Start of Given data
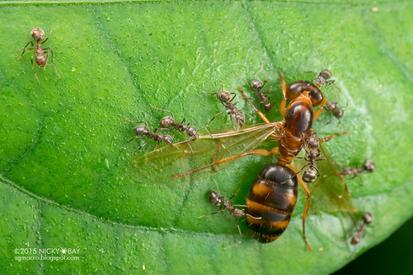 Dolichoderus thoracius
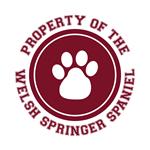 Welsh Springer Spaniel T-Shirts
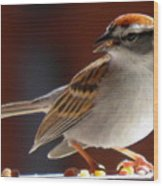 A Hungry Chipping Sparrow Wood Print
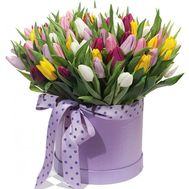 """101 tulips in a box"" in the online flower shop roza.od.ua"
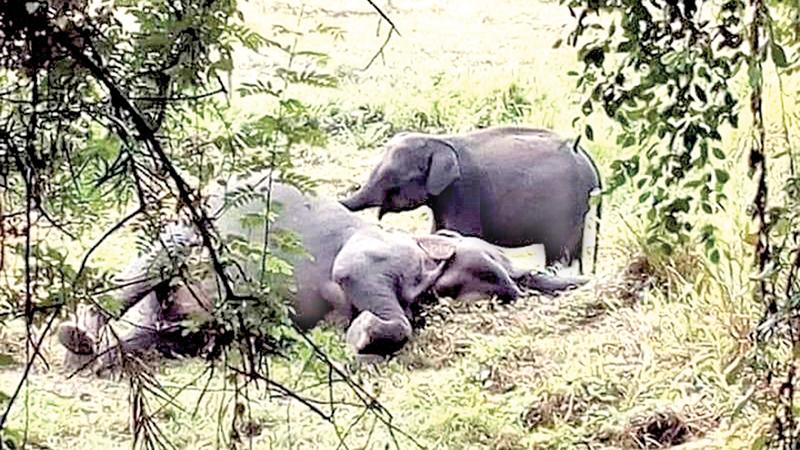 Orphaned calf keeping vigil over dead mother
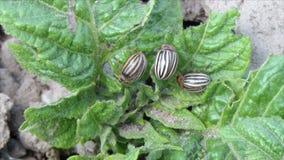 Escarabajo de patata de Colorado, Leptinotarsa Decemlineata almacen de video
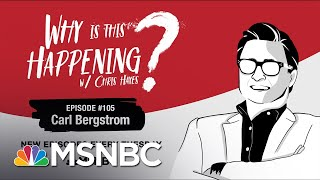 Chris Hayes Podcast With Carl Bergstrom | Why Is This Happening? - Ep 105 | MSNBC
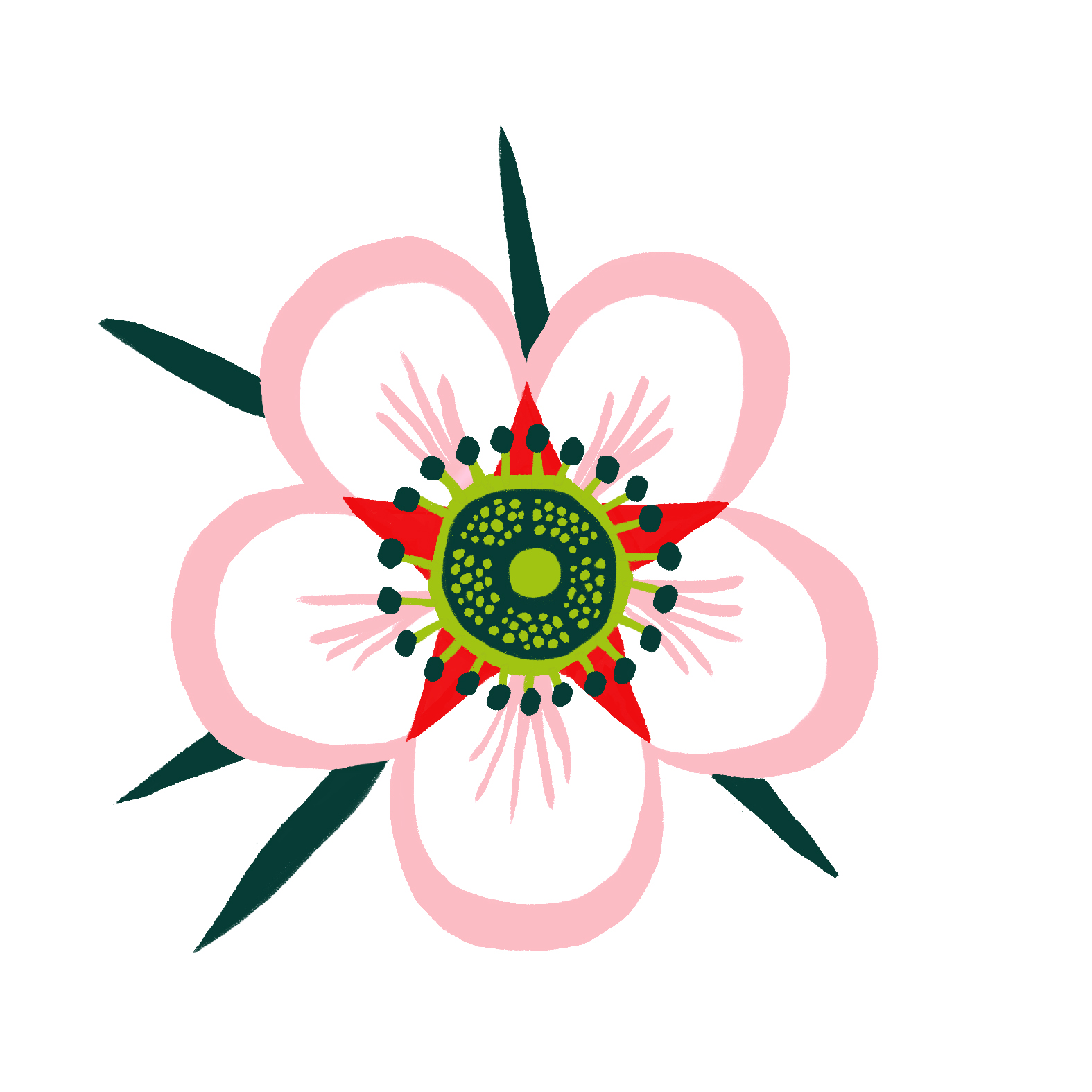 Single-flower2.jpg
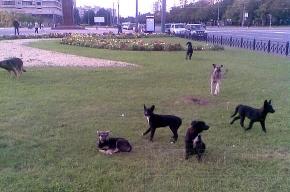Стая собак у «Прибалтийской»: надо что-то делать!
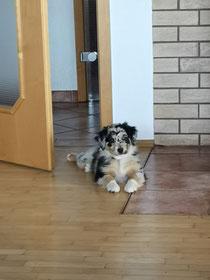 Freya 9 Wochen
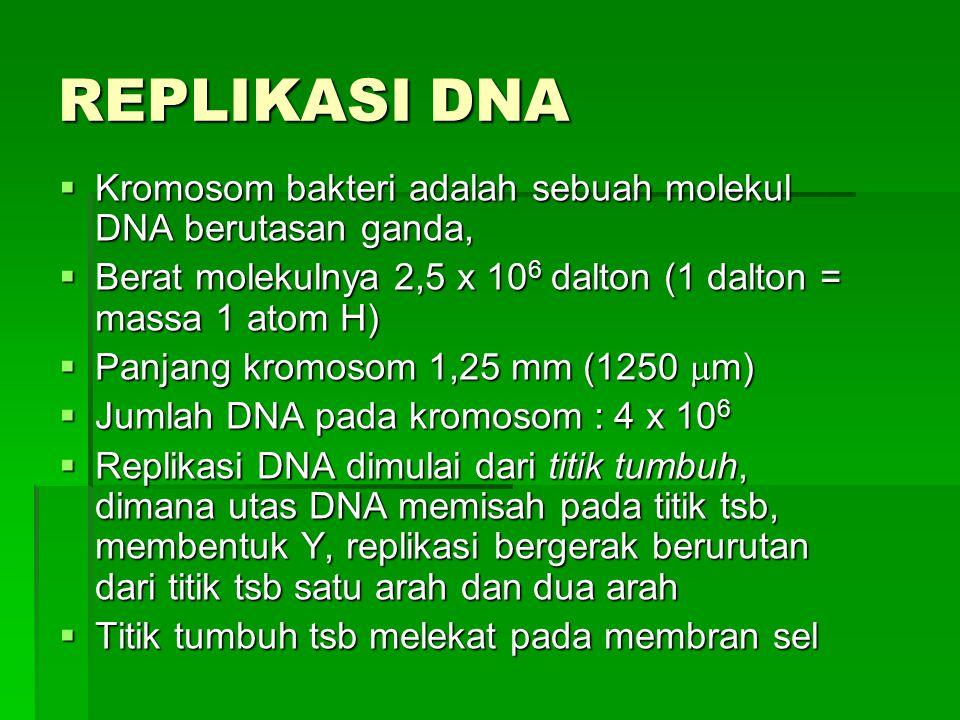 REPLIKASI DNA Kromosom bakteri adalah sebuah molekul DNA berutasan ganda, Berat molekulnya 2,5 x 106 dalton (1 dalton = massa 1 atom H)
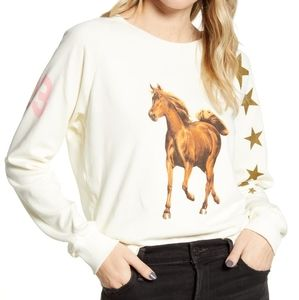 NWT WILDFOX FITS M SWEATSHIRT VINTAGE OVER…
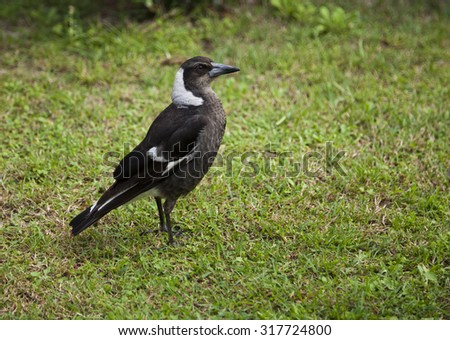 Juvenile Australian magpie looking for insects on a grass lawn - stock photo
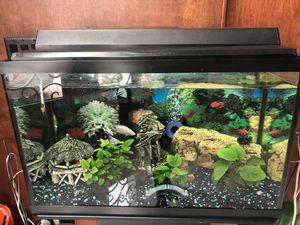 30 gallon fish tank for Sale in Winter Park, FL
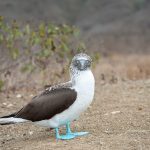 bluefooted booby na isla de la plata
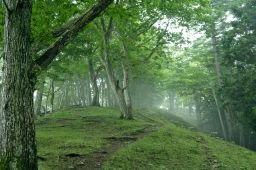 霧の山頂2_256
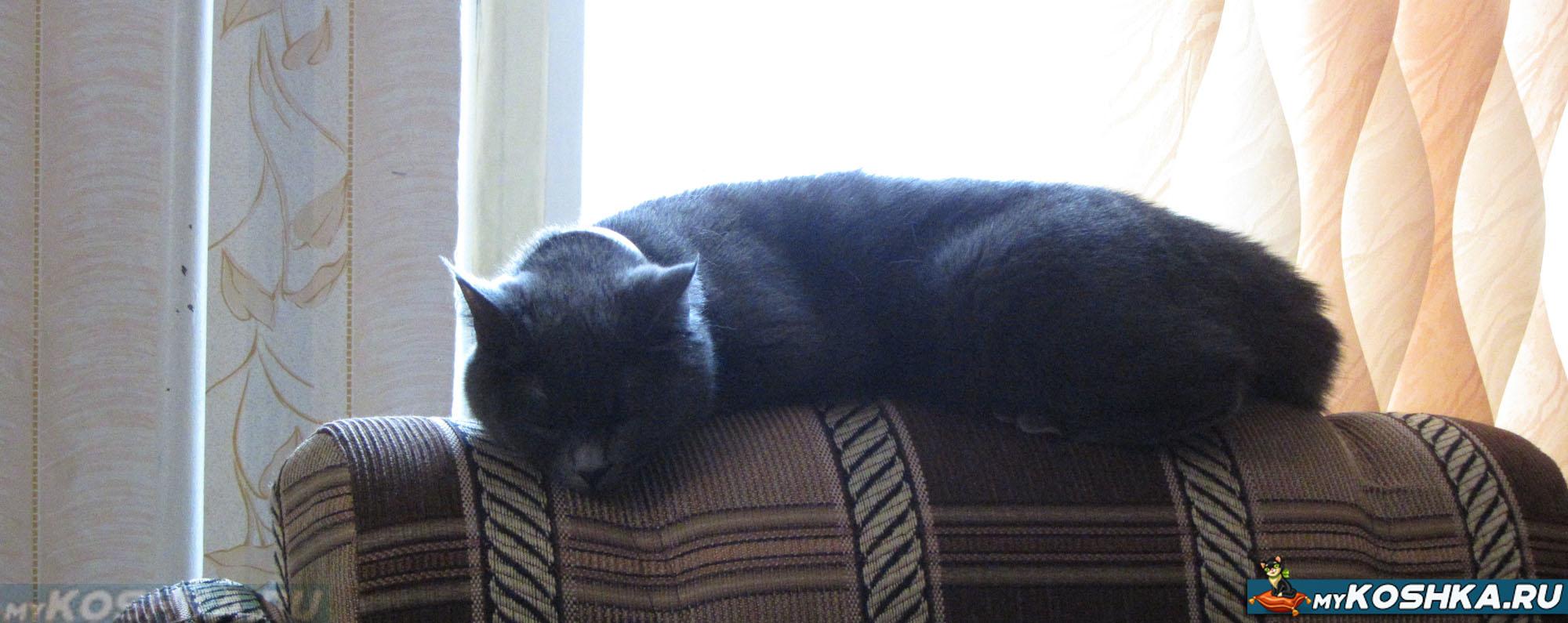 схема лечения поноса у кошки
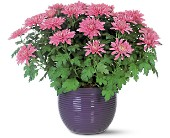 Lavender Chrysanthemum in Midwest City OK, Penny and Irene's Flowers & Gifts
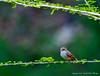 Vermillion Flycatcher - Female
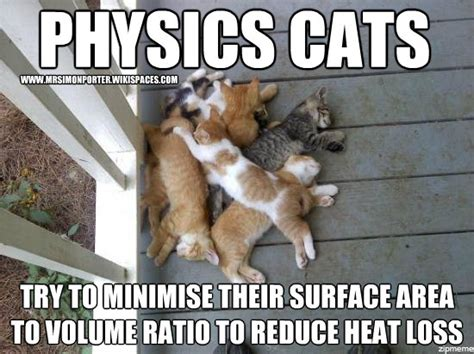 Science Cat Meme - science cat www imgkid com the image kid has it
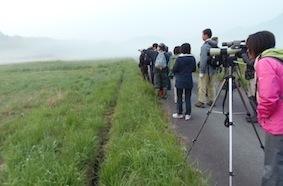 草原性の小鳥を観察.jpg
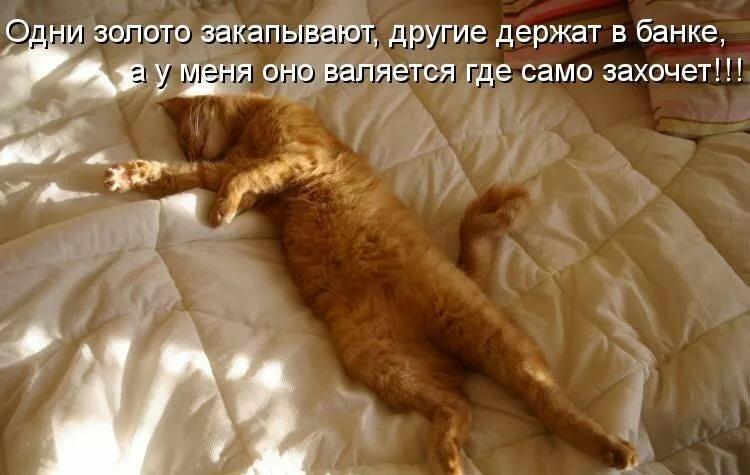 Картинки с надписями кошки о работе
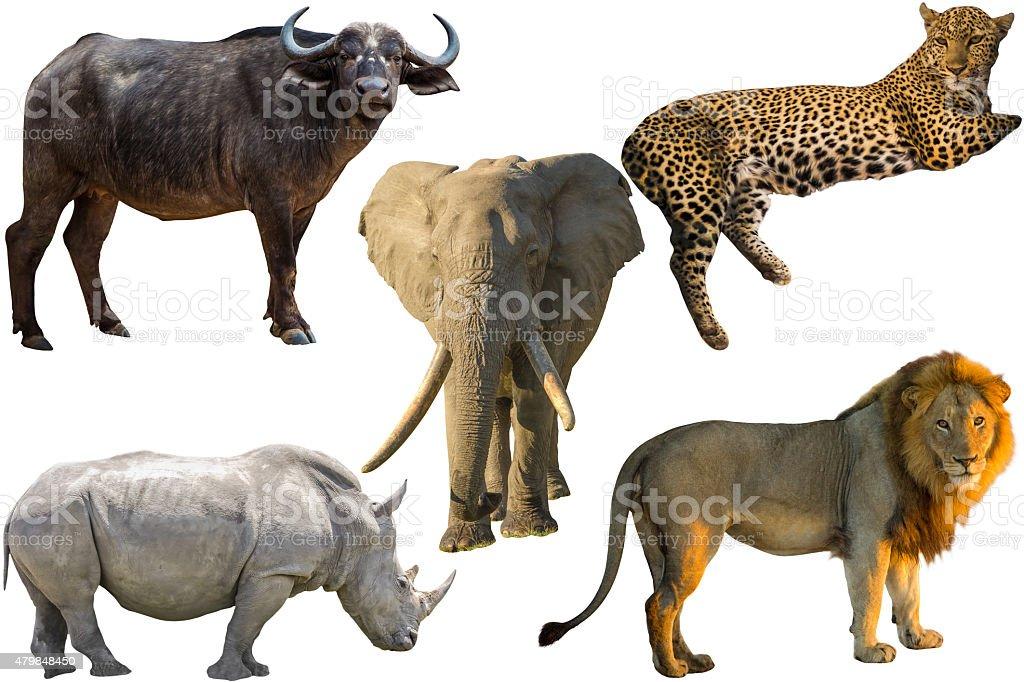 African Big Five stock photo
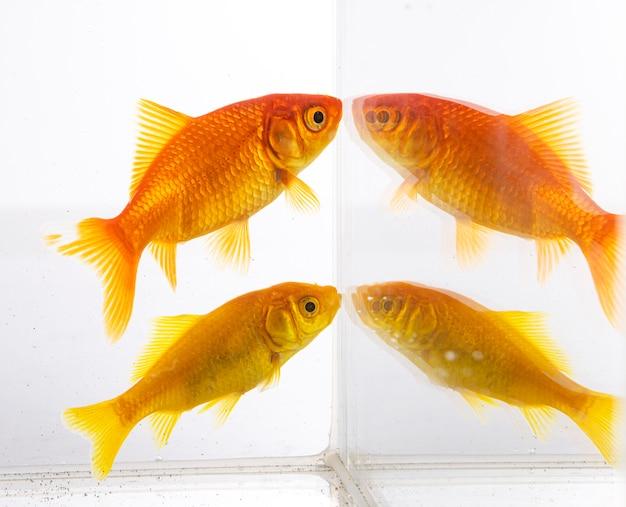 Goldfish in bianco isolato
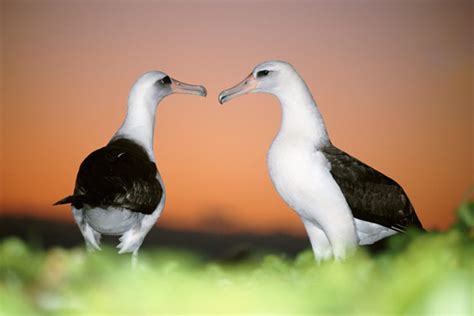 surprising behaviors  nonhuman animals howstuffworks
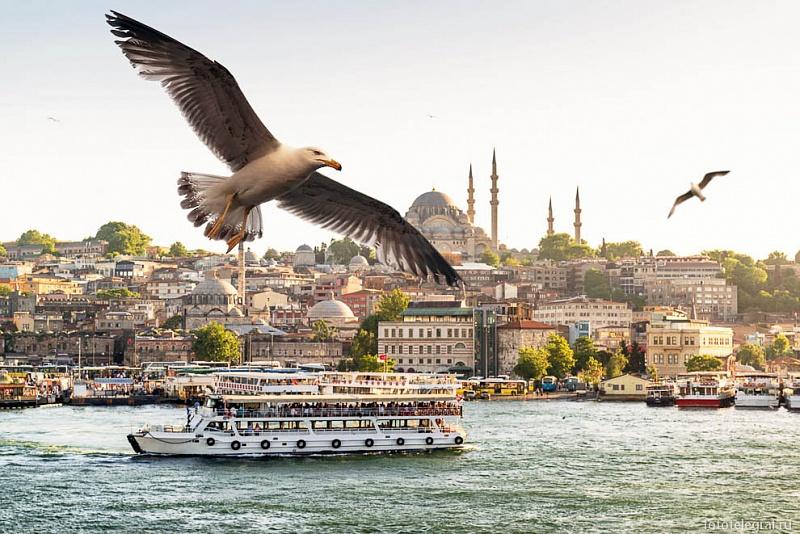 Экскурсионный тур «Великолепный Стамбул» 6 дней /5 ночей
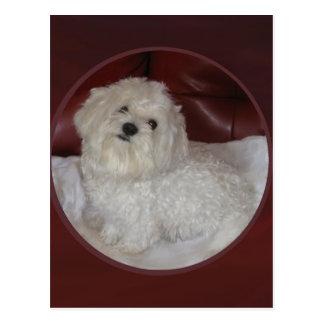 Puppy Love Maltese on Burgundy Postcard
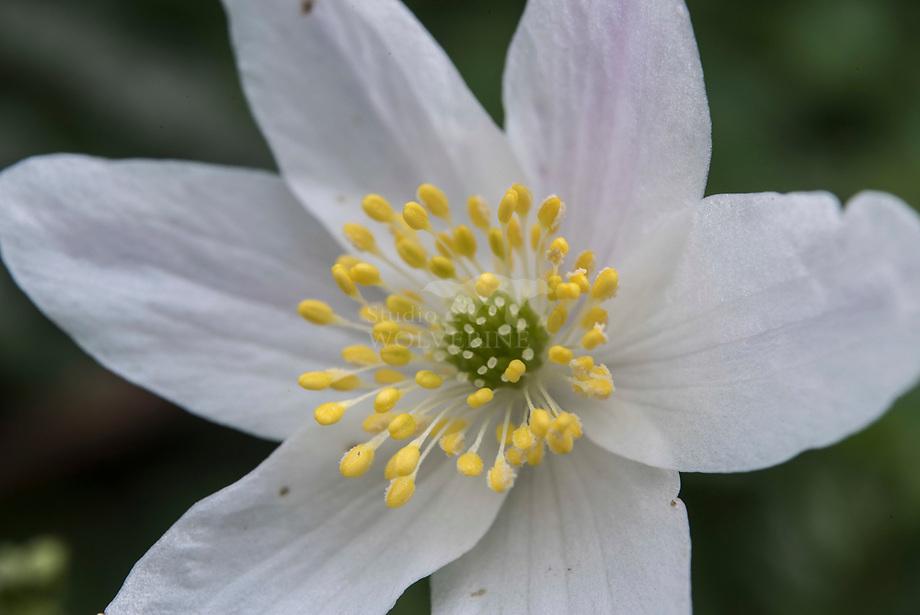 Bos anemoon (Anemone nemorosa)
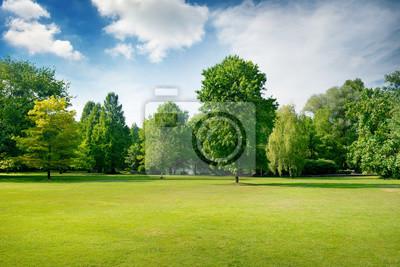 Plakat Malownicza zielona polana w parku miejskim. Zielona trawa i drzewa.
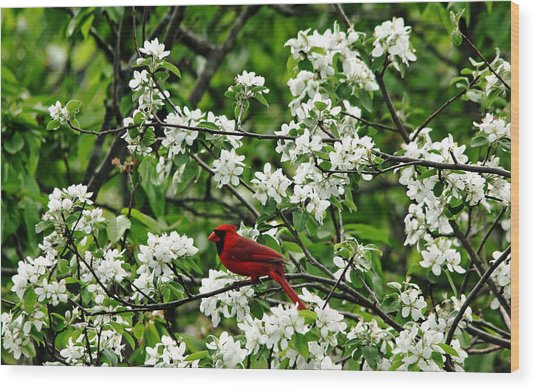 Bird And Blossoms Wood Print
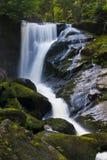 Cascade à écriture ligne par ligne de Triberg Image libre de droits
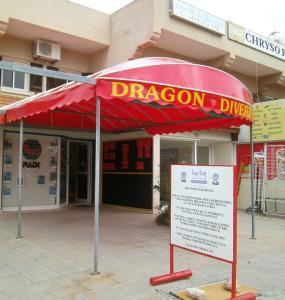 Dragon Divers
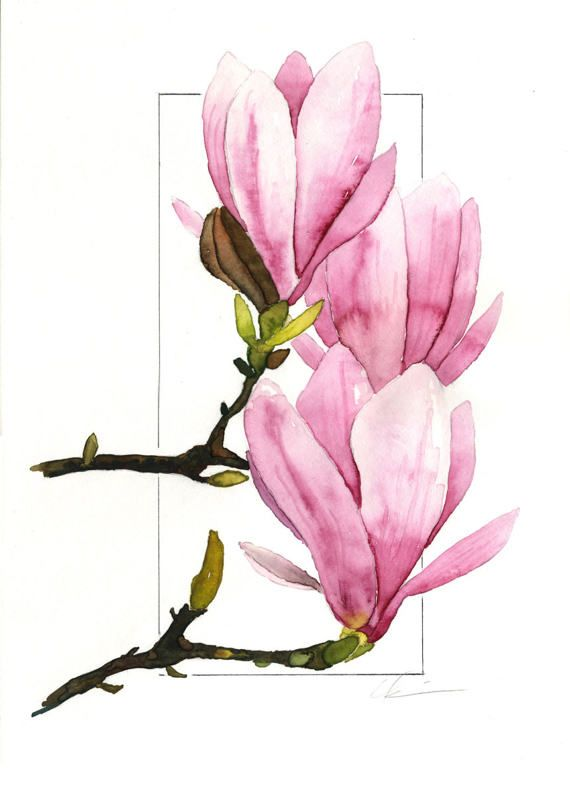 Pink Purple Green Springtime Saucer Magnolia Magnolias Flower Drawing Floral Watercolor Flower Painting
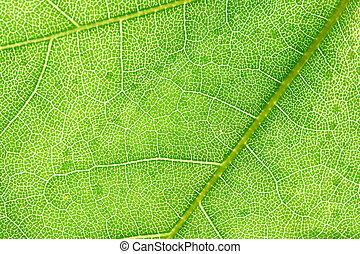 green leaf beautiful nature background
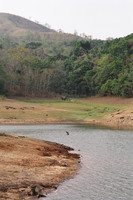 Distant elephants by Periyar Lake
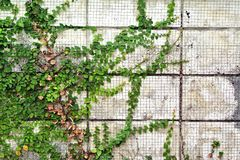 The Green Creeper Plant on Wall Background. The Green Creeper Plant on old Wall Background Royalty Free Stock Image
End of Given data
Exercise instructions
In your copy of the material, match every word exactly and include no pictures.

Your response
 Dolichoderus thoracius
 Welsh Springer Spaniel T-Shirts
 A Hungry Chipping Sparrow Wood Print
 """101 tulips in a box"" in the online flower shop roza.od.ua"
 Orphaned calf keeping vigil over dead mother
 Escarabajo de patata de Colorado, Leptinotarsa Decemlineata almacen de video
 Chris Hayes Podcast With Carl Bergstrom | Why Is This Happening? - Ep 105 | MSNBC
 Single-flower2.jpg
Стая собак у «Прибалтийской»: надо что-то делать!
 Freya 9 Wochen
 REPLIKASI DNA Kromosom bakteri adalah sebuah molekul DNA berutasan ganda, Berat molekulnya 2,5 x 106 dalton (1 dalton = massa 1 atom H)
 NWT WILDFOX FITS M SWEATSHIRT VINTAGE OVER…
 Juvenile Australian magpie looking for insects on a grass lawn - stock photo
 30 gallon fish tank for Sale in Winter Park, FL
 bluefooted booby na isla de la plata
 霧の山頂2_256
 схема лечения поноса у кошки
 Lavender Chrysanthemum in Midwest City OK, Penny and Irene's Flowers & Gifts
 Vermillion Flycatcher - Female
 Science Cat Meme - science cat www imgkid com the image kid has it
 草原性の小鳥を観察.jpg
 Картинки с надписями кошки о работе
 African Big Five stock photo
 Goldfish in bianco isolato
 surprising behaviors  nonhuman animals howstuffworks
 Экскурсионный тур «Великолепный Стамбул» 6 дней /5 ночей
 Puppy Love Maltese on Burgundy Postcard
 Bos anemoon (Anemone nemorosa)
 Plakat Malownicza zielona polana w parku miejskim. Zielona trawa i drzewa.
 Bird And Blossoms Wood Print
 Cascade à écriture ligne par ligne de Triberg Image libre de droits
 Dragon Divers
 Pink Purple Green Springtime Saucer Magnolia Magnolias Flower Drawing Floral Watercolor Flower Painting
 green leaf beautiful nature background
 Distant elephants by Periyar Lake
 The Green Creeper Plant on Wall Background. The Green Creeper Plant on old Wall Background Royalty Free Stock Image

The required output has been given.